+++ AVAILABLE RECORDS +++

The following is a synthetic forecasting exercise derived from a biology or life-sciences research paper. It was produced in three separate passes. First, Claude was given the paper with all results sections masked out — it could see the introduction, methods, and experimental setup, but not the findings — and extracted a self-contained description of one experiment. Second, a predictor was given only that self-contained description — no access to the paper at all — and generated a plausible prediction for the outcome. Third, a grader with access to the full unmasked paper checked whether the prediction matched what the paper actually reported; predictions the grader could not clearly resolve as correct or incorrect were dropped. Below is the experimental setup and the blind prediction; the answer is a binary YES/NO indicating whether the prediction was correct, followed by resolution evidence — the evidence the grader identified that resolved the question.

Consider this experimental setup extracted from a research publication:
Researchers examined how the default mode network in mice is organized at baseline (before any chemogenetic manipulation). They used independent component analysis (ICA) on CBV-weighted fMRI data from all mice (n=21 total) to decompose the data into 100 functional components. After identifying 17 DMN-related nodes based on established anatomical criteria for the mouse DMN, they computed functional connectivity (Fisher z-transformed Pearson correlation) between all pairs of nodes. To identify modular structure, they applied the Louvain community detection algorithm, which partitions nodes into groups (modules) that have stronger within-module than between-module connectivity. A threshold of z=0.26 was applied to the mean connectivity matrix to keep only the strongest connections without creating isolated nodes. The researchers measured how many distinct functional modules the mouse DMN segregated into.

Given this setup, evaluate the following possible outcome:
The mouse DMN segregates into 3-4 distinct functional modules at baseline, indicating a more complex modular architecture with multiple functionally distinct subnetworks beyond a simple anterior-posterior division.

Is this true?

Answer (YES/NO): YES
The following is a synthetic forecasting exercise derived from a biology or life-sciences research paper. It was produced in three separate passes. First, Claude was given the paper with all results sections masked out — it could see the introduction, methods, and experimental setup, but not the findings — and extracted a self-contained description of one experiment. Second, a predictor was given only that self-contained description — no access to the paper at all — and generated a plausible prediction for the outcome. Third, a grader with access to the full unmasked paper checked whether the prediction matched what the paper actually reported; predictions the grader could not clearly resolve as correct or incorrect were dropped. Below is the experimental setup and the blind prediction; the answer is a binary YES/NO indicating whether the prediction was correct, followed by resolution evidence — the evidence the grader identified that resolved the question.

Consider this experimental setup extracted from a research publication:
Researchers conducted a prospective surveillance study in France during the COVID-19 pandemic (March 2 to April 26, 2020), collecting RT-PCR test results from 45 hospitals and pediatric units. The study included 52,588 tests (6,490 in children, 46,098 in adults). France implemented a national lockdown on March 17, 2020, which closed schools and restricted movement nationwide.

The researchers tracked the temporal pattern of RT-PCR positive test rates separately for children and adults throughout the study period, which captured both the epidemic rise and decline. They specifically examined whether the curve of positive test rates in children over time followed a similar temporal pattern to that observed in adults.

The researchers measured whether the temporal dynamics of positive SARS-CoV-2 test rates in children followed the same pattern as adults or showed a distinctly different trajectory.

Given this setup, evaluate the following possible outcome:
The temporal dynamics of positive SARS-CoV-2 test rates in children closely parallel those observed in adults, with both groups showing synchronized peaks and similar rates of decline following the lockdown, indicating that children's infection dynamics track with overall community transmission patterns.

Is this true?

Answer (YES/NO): YES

+++

* _AIM OF THE TASK_
What is needed is a verbatim copy of the data, complete from first line to last.

* _SOLVED PROBLEM_
The following is a synthetic forecasting exercise derived from a biology or life-sciences research paper. It was produced in three separate passes. First, Claude was given the paper with all results sections masked out — it could see the introduction, methods, and experimental setup, but not the findings — and extracted a self-contained description of one experiment. Second, a predictor was given only that self-contained description — no access to the paper at all — and generated a plausible prediction for the outcome. Third, a grader with access to the full unmasked paper checked whether the prediction matched what the paper actually reported; predictions the grader could not clearly resolve as correct or incorrect were dropped. Below is the experimental setup and the blind prediction; the answer is a binary YES/NO indicating whether the prediction was correct, followed by resolution evidence — the evidence the grader identified that resolved the question.

Consider this experimental setup extracted from a research publication:
Researchers examined how the default mode network in mice is organized at baseline (before any chemogenetic manipulation). They used independent component analysis (ICA) on CBV-weighted fMRI data from all mice (n=21 total) to decompose the data into 100 functional components. After identifying 17 DMN-related nodes based on established anatomical criteria for the mouse DMN, they computed functional connectivity (Fisher z-transformed Pearson correlation) between all pairs of nodes. To identify modular structure, they applied the Louvain community detection algorithm, which partitions nodes into groups (modules) that have stronger within-module than between-module connectivity. A threshold of z=0.26 was applied to the mean connectivity matrix to keep only the strongest connections without creating isolated nodes. The researchers measured how many distinct functional modules the mouse DMN segregated into.

Given this setup, evaluate the following possible outcome:
The mouse DMN segregates into 3-4 distinct functional modules at baseline, indicating a more complex modular architecture with multiple functionally distinct subnetworks beyond a simple anterior-posterior division.

Is this true?

Answer (YES/NO): YES
The following is a synthetic forecasting exercise derived from a biology or life-sciences research paper. It was produced in three separate passes. First, Claude was given the paper with all results sections masked out — it could see the introduction, methods, and experimental setup, but not the findings — and extracted a self-contained description of one experiment. Second, a predictor was given only that self-contained description — no access to the paper at all — and generated a plausible prediction for the outcome. Third, a grader with access to the full unmasked paper checked whether the prediction matched what the paper actually reported; predictions the grader could not clearly resolve as correct or incorrect were dropped. Below is the experimental setup and the blind prediction; the answer is a binary YES/NO indicating whether the prediction was correct, followed by resolution evidence — the evidence the grader identified that resolved the question.

Consider this experimental setup extracted from a research publication:
Researchers conducted a prospective surveillance study in France during the COVID-19 pandemic (March 2 to April 26, 2020), collecting RT-PCR test results from 45 hospitals and pediatric units. The study included 52,588 tests (6,490 in children, 46,098 in adults). France implemented a national lockdown on March 17, 2020, which closed schools and restricted movement nationwide.

The researchers tracked the temporal pattern of RT-PCR positive test rates separately for children and adults throughout the study period, which captured both the epidemic rise and decline. They specifically examined whether the curve of positive test rates in children over time followed a similar temporal pattern to that observed in adults.

The researchers measured whether the temporal dynamics of positive SARS-CoV-2 test rates in children followed the same pattern as adults or showed a distinctly different trajectory.

Given this setup, evaluate the following possible outcome:
The temporal dynamics of positive SARS-CoV-2 test rates in children closely parallel those observed in adults, with both groups showing synchronized peaks and similar rates of decline following the lockdown, indicating that children's infection dynamics track with overall community transmission patterns.

Is this true?

Answer (YES/NO): YES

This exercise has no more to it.